**WHAT THIS TASK INVOLVES**. Extract each line of the material below that contains the word "from".

**RECORDS TO USE**.
================

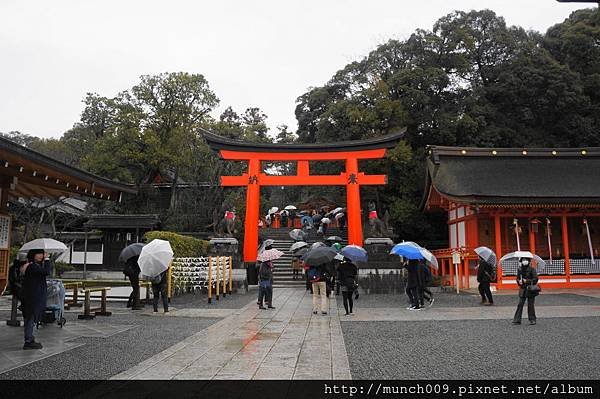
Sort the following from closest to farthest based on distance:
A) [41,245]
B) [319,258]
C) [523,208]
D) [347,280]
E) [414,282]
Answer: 1. [41,245]
2. [319,258]
3. [347,280]
4. [414,282]
5. [523,208]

================

**SOLVED PROBLEM**.
Sort the following from closest to farthest based on distance:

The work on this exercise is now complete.